Pour l’habitant de Paris, New-York ou Londres, la mort est ce mot qu’on ne prononce jamais parce qu’il brûle les lèvres. Le Mexicain, en revanche, la fréquente, la raille, la brave, dort avec, la fête, c’est un de ses amusements favoris, et son amour le plus fidèle. Octavio Paz

Depuis plusieurs jours, un soleil d’automne réconfortant baigne la ville de Mexico. Les mandarines ont fait leur apparition sur les étals et l’on peut s’en faire presser presque à chaque coin de rue. C’est un délice qui ne dure que trois mois. Il faut en profiter. Je m’y emploie ! De saison, et dorées elles aussi, les fleurs de cempasúchil dont on détache les « infinis pétales » pour orner les autels domestiques avant d’en recouvrir les tombes le jour venu.

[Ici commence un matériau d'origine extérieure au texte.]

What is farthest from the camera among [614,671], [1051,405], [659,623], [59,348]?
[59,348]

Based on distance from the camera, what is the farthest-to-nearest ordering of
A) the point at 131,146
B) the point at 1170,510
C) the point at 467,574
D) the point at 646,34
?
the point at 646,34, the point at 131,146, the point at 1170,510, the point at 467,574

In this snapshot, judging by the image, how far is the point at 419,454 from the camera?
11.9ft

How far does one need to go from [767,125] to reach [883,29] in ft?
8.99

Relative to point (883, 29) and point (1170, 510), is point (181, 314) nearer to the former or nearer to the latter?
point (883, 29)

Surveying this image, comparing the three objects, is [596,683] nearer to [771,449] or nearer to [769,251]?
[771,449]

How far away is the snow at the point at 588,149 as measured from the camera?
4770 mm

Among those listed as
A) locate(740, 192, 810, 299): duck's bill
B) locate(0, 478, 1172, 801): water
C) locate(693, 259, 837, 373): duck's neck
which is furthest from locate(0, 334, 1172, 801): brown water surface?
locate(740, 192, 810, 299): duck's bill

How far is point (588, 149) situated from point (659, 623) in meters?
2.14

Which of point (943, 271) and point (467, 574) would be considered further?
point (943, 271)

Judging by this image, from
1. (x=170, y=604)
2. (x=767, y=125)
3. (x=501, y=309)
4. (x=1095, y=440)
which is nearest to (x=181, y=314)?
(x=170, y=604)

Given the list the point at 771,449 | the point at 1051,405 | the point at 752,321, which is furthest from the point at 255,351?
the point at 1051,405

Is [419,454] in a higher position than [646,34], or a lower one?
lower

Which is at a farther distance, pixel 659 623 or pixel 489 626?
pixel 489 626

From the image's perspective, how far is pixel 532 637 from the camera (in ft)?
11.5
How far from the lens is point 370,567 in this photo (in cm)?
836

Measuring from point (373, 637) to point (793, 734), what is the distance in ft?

La fête des morts s’annonce sur les marchés dès la mi-octobre, y déployant son artisanat populaire et coloré : papiers découpés, crânes en sucre, squelettes en papier mâché, cercueils dont on fait bondir, à l’aide d’une petite languette, des cadavres endimanchés, autels de bois ou de carton peints reproduisant en miniature ceux qu’on dresse dans les maisons pour célébrer le retour des morts parmi les vivants.

papier découpé

Les morts arrivent les premiers jours de novembre, reniflant le pain, les « tamales », les fruits, offrandes préparées par les familles à leur attention. Les effluves de copal, résine végétale déjà utilisée à l’époque préhispanique, la lueur des bougies et les chemins de fleurs doivent les guider jusqu’à l’autel. Les offrandes ne sont pas seulement destinées à honorer les défunts, mais à les nourrir pour leur permettre d’affronter leur voyage de retour vers l’au-delà. On raconte que le pain qui a été symboliquement mangé par les morts est plus léger au moment où on le retire de l’autel et qu’il a perdu sa saveur, car il a été vidé de son essence. Pour cette raison, on ne consomme pas la nourriture après qu’elle a séjourné sur l’autel.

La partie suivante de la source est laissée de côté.